Institute for Rehabilitation Science and Engineering, Madonna Rehabilitation Hospitals, 5401 South St., Lincoln, NE 68506
tbuster@madonna.org

Chase Pfeifer

Institute for Rehabilitation Science and Engineering, Madonna Rehabilitation Hospitals, 5401 South St., Lincoln, NE 68506
cpfeifer@madonna.org

Sonya L. Irons

Institute for Rehabilitation Science and Engineering, Madonna Rehabilitation Hospitals, 5401 South St., Lincoln, NE 68506
sirons@madonna.org

Guilherme Cesar

Institute for Rehabilitation Science and Engineering, Madonna Rehabilitation Hospitals, 5401 South St., Lincoln, NE 68506
gcesar@madonna.org

Carl Nelson

Department of Mechanical and Materials Engineering, University of Nebraska-Lincoln, W316 Nebraska Hall, P.O. Box 880526, Lincoln, NE 68588
cnelson5@unl.edu

1Corresponding author.

ASME doi:10.1115/1.4041588 History: Received February 07, 2018; Revised September 12, 2018

Abstract

Many children with physical disabilities experience difficulty using traditional exercise equipment for gait rehabilitation and fitness training, and the clinician resources required to deliver intensive overground or treadmill-based therapies are infrequently available in most clinics, hospitals, and school settings.

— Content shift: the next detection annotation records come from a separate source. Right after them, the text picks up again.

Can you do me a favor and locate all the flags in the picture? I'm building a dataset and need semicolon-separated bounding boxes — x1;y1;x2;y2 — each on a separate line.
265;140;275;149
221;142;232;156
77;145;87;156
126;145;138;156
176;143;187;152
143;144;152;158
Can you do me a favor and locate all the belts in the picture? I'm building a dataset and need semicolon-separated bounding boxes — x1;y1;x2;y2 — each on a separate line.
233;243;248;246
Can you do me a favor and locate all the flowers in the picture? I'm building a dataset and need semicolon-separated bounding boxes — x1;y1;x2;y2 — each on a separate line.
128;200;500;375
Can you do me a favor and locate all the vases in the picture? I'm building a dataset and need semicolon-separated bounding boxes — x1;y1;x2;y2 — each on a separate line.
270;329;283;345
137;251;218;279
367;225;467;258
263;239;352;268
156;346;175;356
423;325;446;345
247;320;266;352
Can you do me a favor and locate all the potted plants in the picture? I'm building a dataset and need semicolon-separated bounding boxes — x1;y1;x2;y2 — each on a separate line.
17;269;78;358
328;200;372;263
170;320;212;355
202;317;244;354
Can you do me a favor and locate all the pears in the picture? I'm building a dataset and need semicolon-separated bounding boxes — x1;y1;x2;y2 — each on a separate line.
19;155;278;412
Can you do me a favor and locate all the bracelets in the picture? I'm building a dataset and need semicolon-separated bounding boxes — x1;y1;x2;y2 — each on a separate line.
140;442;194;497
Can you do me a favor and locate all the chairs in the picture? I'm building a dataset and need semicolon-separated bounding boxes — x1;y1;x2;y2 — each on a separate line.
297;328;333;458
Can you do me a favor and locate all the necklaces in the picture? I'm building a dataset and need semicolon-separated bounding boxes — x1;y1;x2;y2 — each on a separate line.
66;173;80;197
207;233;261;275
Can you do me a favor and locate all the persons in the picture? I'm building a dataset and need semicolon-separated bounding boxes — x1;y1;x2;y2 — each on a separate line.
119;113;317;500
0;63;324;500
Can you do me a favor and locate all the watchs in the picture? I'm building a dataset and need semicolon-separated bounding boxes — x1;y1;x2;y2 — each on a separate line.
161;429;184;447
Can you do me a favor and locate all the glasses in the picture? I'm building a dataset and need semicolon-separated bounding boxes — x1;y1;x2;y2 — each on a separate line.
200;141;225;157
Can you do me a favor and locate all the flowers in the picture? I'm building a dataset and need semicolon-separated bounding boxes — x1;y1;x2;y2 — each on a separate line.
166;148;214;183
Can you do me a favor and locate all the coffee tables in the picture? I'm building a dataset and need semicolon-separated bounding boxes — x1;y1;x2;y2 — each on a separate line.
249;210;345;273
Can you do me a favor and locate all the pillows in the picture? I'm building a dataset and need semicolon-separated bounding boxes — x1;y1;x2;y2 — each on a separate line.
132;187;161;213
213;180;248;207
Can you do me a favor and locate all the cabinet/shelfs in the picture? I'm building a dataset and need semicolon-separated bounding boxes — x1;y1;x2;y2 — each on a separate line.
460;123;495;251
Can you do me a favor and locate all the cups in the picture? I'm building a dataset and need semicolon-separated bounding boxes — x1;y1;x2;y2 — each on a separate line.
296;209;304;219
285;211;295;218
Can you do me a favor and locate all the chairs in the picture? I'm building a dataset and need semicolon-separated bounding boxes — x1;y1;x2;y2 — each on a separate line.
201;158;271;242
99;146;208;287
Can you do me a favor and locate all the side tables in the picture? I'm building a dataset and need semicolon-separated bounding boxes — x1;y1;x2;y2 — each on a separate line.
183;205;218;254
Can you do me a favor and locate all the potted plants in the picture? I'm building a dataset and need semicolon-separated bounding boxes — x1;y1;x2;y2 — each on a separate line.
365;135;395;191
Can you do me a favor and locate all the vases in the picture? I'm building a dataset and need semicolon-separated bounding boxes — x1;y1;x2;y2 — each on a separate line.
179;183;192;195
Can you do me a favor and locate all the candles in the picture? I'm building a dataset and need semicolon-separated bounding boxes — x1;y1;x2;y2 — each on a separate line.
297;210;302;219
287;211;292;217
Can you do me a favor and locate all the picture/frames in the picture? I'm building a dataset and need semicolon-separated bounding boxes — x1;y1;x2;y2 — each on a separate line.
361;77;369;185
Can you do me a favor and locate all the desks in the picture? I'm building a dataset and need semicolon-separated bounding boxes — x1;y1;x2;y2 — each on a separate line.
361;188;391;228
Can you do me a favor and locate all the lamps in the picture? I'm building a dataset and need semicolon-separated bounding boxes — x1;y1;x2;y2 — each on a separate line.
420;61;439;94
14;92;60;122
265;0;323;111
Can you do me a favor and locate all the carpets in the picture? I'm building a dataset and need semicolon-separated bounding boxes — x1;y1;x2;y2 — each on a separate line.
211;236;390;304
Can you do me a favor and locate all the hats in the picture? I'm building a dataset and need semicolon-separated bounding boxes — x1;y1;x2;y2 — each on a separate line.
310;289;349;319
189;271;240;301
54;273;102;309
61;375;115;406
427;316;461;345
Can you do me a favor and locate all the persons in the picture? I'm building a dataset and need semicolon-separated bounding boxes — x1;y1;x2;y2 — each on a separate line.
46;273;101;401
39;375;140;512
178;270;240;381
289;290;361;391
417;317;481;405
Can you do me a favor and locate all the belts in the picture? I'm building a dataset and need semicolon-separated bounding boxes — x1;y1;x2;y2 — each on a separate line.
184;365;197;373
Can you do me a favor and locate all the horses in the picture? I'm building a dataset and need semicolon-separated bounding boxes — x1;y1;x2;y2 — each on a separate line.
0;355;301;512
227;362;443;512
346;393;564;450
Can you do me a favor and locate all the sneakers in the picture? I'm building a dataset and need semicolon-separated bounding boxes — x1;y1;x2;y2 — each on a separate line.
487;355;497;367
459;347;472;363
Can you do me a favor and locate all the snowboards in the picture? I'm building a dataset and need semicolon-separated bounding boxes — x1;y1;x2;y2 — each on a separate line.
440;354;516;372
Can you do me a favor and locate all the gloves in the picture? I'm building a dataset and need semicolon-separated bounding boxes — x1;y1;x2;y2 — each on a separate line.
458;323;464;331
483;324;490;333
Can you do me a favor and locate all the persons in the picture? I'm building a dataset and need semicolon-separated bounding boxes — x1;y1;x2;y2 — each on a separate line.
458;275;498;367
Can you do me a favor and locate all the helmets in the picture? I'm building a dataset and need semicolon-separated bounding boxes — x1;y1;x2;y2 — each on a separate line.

This work describes design and testing of a comprehensive set of modifications that enabled children to use a commercially available robotic exercise device (i.e., ICARE) initially developed to address walking and fitness goals of adults with physical disabilities and chronic conditions. Fifteen children (3 to 11 years old) concurrently enrolled in physical therapy due to varied neurologic conditions were recruited with their parent(s) to evaluate the safety, comfort, and usability of the adult ICARE and pediatric-modified ICARE. After children tried each device, feedback was recorded. To assess feasibility, each child then participated in up to 10 sessions (two to five sessions per week; average session length: 38 minutes, range 21-66 minutes) using the pediatric-modified ICARE. Parents, on average, perceived that the pediatric-modified ICARE was significantly safer, more comfortable and usable than the adult ICARE. Children's perceptions of the pediatric-modified ICARE were similar, although not statistically significant. Children used the prototype device during 133 sessions for over 3800 minutes and more than 162,000 cycles. In conclusion, this study demonstrated the feasibility of using the pediatric-modified ICARE with children as young as three years old as an adjunct to ongoing therapy.